3月26日の参議院復興特別委員会で、平野達男議員(前復興大臣)が、震災の検証について検証し、質問をしておられます。詳しくは議事録(平野議員の質問は最後です)を読んでもらうとして、要点は次のようなものです。
・東日本大震災について、地震と津波災害については、中央防災会議の中に検証委員会を作って、検証した。何が起きたのか、なぜ予想できなかったか、被災地ではどのようなことが起きたかを、検証した。
・他方、原発事故については、政府事故調、国会事故調、民間事故調、東電による調査会の4つが検証をしたが、原発の爆発とメルトダウンを主な対象としている。住民の避難については、実態調査も国の対応の検証も行われていない。
これに対して、内閣府副大臣が、現在、原発事故に伴う避難実態のアンケート調査をしている旨を答えています。
発災当時、私は地震津波避難者の支援に当たっていました。原発から30キロ圏内は立入禁止になったので、状態はわかりませんでした。そこから逃げてこられた避難者は、私たち被災者生活支援本部でお世話することにしました。避難してこられた方が、津波被災者なのか原発避難者なのかわからないからです。また、逃げてこられた方に、「あなたは、原発事故ですから別です」とは言えません。
原発事故がどうなっているかも、新聞報道でしか知りませんでした。原発事故対応は官邸で、総理、官房長官、官房副長官(参議院)によって行われ、私の被災者生活支援本部は道を隔てた内閣府の建物で、防災大臣、官房副長官(衆議院)、平野内閣府副大臣らで対応していました(当時の分担図)。
少し落ち着いたとき、私が官邸で原発事故対応に当たったら、何をしなければならなかったかを、考えてみました。危機管理の思考訓練です。もちろん、現場におらず、専門知識も無い、情報も持っていないので、一官僚としての思考訓練でしかありません。

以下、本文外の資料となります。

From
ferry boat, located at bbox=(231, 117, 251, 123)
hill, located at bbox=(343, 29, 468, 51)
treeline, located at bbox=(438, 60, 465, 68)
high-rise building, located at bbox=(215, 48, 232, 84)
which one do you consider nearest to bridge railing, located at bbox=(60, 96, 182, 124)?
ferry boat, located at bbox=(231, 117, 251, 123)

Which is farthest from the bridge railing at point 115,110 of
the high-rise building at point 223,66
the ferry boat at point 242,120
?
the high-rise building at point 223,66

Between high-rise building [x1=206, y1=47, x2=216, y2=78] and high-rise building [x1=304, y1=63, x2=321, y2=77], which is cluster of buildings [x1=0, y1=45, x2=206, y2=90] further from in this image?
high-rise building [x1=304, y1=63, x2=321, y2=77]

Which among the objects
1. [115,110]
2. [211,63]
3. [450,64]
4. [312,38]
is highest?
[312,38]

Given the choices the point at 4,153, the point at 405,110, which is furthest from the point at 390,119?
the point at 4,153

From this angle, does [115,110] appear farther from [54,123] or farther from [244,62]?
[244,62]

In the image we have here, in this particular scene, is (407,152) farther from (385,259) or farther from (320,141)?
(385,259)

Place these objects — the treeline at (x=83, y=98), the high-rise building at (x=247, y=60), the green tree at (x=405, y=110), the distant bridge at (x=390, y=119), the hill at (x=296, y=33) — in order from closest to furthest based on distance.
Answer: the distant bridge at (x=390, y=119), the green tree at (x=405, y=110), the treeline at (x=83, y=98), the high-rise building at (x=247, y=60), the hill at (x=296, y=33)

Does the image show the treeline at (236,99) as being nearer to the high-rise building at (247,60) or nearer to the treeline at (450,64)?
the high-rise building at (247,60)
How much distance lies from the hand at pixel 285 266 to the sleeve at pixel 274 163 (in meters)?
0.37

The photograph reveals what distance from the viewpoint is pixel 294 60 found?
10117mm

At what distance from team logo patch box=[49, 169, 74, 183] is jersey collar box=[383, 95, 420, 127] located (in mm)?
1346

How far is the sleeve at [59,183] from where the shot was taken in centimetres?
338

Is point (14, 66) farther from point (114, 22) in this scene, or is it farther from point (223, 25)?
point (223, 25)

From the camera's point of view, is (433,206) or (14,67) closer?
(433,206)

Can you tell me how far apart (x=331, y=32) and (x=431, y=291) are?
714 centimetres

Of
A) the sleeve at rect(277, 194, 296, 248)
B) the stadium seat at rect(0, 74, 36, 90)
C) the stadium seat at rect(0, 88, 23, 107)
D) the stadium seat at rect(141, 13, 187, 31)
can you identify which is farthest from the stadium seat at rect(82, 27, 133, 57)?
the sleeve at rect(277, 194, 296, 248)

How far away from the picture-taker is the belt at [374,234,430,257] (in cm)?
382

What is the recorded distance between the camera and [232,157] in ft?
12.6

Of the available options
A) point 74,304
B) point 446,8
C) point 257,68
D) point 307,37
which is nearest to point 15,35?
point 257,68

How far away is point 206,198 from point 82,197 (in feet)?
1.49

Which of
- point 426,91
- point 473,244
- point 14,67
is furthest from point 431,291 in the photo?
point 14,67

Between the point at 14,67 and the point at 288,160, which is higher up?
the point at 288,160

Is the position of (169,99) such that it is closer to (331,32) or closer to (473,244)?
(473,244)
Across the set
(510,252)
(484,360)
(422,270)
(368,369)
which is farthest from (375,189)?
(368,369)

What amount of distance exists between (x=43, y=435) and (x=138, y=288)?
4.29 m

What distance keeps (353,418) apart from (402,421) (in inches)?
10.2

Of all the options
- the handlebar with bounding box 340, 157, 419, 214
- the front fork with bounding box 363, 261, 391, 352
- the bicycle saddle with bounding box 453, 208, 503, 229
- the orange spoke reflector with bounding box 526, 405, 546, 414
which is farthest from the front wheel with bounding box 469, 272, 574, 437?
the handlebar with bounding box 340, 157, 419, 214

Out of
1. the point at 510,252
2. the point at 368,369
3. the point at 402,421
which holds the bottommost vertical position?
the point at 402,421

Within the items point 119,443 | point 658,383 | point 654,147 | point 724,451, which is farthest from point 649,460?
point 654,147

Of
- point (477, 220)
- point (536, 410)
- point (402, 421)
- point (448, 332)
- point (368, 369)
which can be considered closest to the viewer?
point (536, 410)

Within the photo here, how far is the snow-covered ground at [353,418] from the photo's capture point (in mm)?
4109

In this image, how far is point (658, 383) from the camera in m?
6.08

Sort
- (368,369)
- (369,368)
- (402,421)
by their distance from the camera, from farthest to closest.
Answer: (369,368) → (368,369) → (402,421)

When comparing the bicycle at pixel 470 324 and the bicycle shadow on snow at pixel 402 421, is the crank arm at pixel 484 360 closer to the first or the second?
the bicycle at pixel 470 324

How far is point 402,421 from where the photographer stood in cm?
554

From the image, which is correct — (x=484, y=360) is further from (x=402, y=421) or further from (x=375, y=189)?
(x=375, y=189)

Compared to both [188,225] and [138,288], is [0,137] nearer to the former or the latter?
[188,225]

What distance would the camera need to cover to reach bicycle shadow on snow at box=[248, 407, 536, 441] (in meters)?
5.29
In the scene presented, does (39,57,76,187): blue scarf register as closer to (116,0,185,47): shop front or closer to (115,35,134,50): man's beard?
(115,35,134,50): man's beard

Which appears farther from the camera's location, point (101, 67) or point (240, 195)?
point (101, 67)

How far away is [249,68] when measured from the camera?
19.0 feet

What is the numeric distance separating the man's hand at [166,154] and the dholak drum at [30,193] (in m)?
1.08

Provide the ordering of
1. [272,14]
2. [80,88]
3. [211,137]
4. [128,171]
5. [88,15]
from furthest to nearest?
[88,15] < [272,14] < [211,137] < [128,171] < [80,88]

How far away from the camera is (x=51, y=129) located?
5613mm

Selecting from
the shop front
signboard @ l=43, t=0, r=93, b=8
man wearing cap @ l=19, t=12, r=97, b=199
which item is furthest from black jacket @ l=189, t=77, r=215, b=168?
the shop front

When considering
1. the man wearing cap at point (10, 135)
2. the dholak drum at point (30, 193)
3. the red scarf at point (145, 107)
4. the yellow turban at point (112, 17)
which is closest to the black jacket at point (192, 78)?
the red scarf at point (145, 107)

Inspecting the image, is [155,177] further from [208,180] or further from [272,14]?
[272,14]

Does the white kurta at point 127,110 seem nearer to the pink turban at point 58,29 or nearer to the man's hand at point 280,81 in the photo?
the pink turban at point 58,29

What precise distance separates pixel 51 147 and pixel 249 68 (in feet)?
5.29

まず、課題は何か。津波と違い、事故が続いています。すると、事故を終わらせること、すなわち原発を冷温停止させること、爆発をさせないことです。もう一つは、周辺の危険な区域から、住民を避難させることです。工場の爆発事故を想定してください。工場長と消防や警察がしなければならないことは、消火と次の爆発の防止、そして周辺住民の避難です。工場内で事故の収束させることと、工場外での安全の確保です。これは、今回の原発事故にも当てはまります。
すると、私なら、次のようなことをしたでしょう。まず、全体の責任者に、次のように進言します。「原発内の事故収束責任者と、原発外の安全確保責任者を、それぞれ1人ずつ決めて、権限と責任を持たせてください」と。そして、危機管理センターの壁には、2つの地図を貼ります。一つは、原発敷地内の簡単な配置図で、それぞれの炉がどのような状態にあるかなどがわかる図面です。もう一つは、東北地方の地図で、住民をどのように避難誘導するか、どこが安全かの地図です。この2つは、それぞれに重要ですが、必要な知識も違えば、対象とする範囲も違うのです。
もちろん、この2つのチームの下には、それぞれに課題に応じて対策チームがいくつも作られるでしょう。系統樹のようになります。課題ごとや地域ごとの縦割りの専門班と、それらをつなぐ横串班、全体を仕切る参謀班も構成されます。事故や災害の種類によって、対応すべきこと、専門家も異なります。しかし、しなければならない「動作の基本」は同じです。
大きな事故や災害は起きて欲しくありませんが、起きた場合の思考訓練をしておくことは意味があると思っています。